59 percent of debate watchers said Harris won, and 38 percent said Pence won.

The first poll of debate watchers finds that a majority thought Sen. Kamala Harris won.
Robyn Beck/AFP via Getty Images
Andrew Prokop is a senior politics correspondent at Vox, covering the White House, elections, and political scandals and investigations. He’s worked at Vox since the site’s launch in 2014, and before that, he worked as a research assistant at the New Yorker’s Washington, DC, bureau.

Quick polls of who won a political debate are necessarily imperfect indicators. They include only those who watched the debate rather than the broader electorate, and they precede the coming several days of spin wars and media narratives that will help shape voters’ understanding of what happened.

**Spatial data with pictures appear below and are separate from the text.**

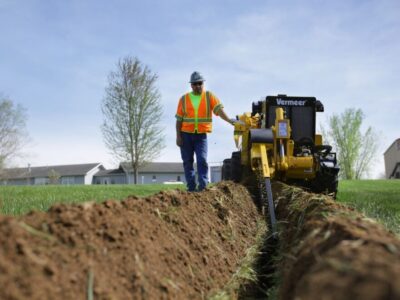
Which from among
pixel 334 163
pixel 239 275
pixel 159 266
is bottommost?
pixel 239 275

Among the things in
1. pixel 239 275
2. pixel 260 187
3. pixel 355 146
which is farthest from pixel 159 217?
pixel 355 146

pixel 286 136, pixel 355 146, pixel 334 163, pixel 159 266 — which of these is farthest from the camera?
pixel 355 146

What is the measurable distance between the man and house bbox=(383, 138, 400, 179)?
63277mm

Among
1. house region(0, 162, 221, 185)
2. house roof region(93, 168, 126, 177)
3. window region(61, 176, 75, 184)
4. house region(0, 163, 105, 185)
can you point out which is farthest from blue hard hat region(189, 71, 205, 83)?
window region(61, 176, 75, 184)

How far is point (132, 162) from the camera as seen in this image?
3569 cm

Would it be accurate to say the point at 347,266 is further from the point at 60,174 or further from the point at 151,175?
the point at 60,174

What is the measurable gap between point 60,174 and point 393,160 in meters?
49.4

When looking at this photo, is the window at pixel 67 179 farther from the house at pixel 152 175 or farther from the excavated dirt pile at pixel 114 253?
the excavated dirt pile at pixel 114 253

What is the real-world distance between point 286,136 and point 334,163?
5.33 ft

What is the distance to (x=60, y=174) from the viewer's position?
70000 mm

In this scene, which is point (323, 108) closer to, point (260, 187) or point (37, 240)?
point (260, 187)

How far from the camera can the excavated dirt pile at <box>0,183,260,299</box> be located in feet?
6.07

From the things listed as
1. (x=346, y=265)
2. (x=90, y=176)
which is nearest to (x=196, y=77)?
(x=346, y=265)

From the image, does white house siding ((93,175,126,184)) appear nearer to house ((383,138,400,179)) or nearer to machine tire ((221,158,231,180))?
house ((383,138,400,179))
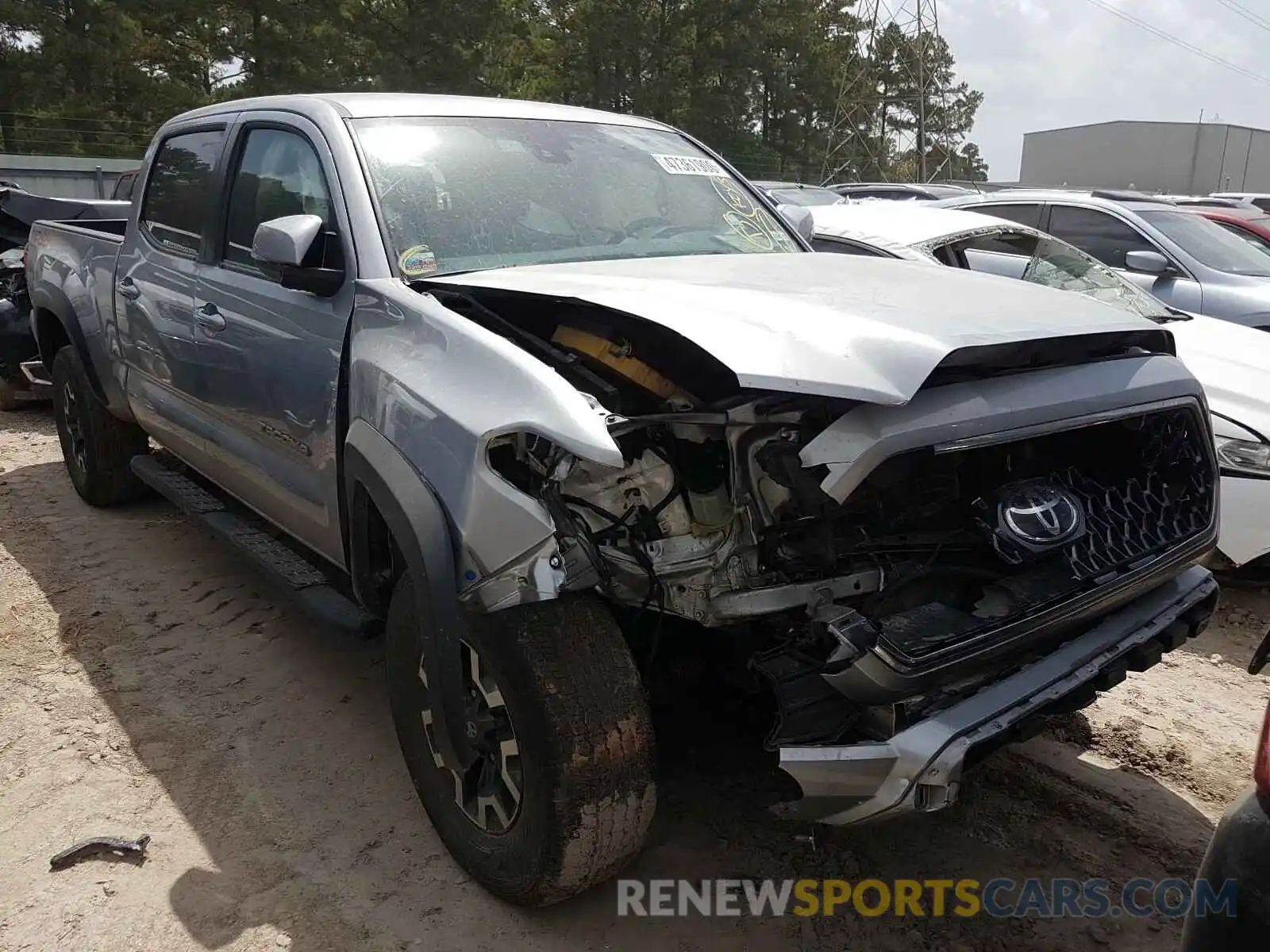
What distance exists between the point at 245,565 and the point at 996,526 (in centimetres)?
359

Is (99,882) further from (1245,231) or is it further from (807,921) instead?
(1245,231)

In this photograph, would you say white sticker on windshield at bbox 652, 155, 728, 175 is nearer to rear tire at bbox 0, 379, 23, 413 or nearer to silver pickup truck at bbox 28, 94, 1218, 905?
silver pickup truck at bbox 28, 94, 1218, 905

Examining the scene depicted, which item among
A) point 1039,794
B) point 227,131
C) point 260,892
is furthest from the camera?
point 227,131

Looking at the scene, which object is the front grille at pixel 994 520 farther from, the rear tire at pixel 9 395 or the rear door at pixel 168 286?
the rear tire at pixel 9 395

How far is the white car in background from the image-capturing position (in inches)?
158

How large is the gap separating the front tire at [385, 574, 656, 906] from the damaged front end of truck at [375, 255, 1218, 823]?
12cm

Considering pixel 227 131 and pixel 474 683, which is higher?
pixel 227 131

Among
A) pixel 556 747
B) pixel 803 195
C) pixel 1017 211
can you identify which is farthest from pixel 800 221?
pixel 803 195

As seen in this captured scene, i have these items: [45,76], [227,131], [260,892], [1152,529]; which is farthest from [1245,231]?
[45,76]

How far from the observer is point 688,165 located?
378cm

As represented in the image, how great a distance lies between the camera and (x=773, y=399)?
223cm

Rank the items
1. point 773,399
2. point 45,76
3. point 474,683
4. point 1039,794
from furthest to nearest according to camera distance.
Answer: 1. point 45,76
2. point 1039,794
3. point 474,683
4. point 773,399

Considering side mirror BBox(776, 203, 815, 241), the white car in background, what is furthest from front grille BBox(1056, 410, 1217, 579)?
side mirror BBox(776, 203, 815, 241)

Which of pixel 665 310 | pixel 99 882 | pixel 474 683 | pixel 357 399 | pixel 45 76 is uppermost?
pixel 45 76
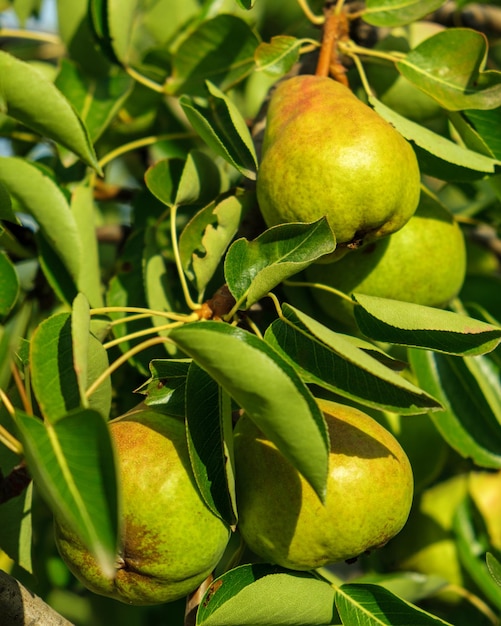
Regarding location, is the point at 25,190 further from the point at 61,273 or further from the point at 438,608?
the point at 438,608

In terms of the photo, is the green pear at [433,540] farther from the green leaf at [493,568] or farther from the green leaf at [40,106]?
the green leaf at [40,106]

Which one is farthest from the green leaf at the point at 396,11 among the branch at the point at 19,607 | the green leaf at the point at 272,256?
the branch at the point at 19,607

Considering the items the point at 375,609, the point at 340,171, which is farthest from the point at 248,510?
the point at 340,171

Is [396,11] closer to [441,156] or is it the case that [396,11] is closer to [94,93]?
[441,156]

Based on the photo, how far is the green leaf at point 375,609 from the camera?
3.51 feet

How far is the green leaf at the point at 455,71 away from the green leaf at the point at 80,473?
0.84m

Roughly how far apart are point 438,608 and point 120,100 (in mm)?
1415

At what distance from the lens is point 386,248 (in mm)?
1297

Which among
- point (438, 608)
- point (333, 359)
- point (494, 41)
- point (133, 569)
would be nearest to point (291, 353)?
point (333, 359)

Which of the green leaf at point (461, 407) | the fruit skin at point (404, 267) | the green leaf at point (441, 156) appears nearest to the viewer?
the green leaf at point (441, 156)

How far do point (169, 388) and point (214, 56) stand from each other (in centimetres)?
75

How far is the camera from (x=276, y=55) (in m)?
1.32

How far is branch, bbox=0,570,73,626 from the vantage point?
967mm

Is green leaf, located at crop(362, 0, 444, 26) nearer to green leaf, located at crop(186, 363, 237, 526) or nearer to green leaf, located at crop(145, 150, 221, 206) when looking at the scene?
green leaf, located at crop(145, 150, 221, 206)
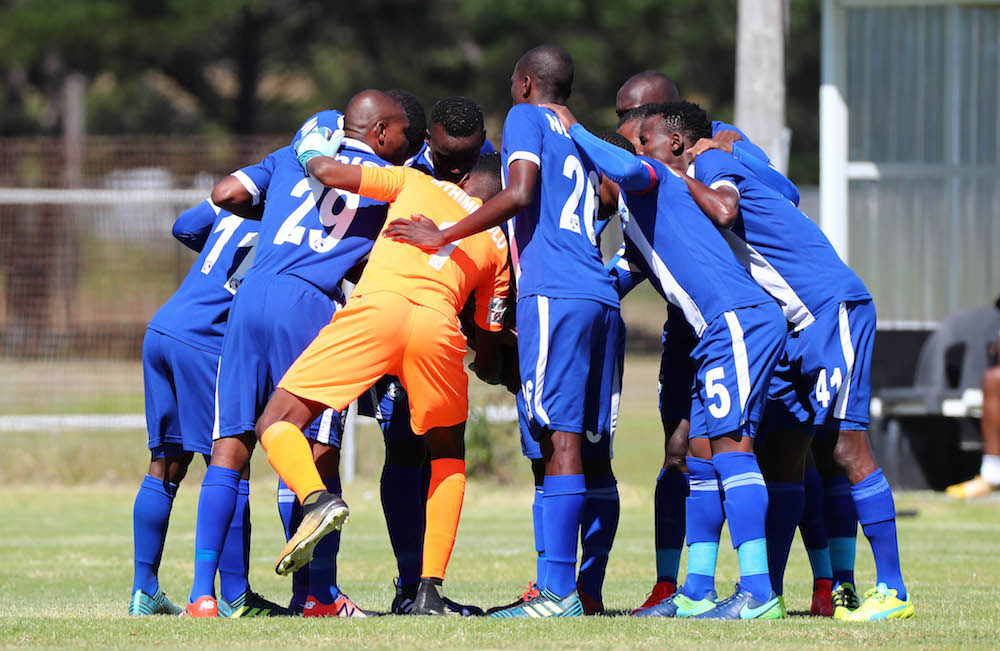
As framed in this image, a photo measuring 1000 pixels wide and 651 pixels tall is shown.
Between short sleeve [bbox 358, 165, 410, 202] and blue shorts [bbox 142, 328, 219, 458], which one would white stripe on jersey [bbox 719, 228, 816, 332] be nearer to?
short sleeve [bbox 358, 165, 410, 202]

Keeping those shortcomings in mind, the first poll we have of vice presidential debate viewers is good news for Sen. Kamala Harris — and her running mate, Joe Biden.

The poll, conducted by CNN and SSRS, found that 59 percent of debate watchers thought Harris won, and 38 percent thought Vice President Mike Pence won, an impressive margin of victory for Harris. (This poll is different from those simple web polls in which anyone can vote — it’s a methodologically sound albeit somewhat hasty poll in which respondents are contacted at random.)

CNN’s David Chalian pointed out on air that part of Harris’s margin is explained by the poll’s sample skewing more Democratic. But that’s not enough to explain all of Harris’s margin: 38 percent of respondents were Democrats, 29 percent were Republicans, and 33 percent were independents.

The poll also found that 63 percent of respondents said they thought Harris was qualified to be president, while 65 percent said they thought Pence is qualified. (This means many respondents who thought Pence lost the debate still thought he was qualified to be president.)

Chalian also pointed out that there was a massive gender gap in opinions of the debate. Per the poll, 69 percent of women who watched thought Harris won, and 30 percent thought Pence did. Among male viewers, it was a near tie — 48 percent thought Harris won, and 46 percent thought Pence did.

In comparison, a poll by CNN after the 2016 vice presidential debate found that Pence won: 48 percent of respondents that year gave the victory to Pence and 42 percent to Hillary Clinton’s running mate, Sen. Tim Kaine (D-VA).

A vice presidential debate is unlikely to make much of a difference in the broader race — especially this year, with President Donald Trump continuing to dominate the news. But with Biden continuing to lead big in polls, Trump is running out of time to turn things around. Some Republicans hoped Pence could start that turnaround at the debate. According to this initial poll, at least, he has not.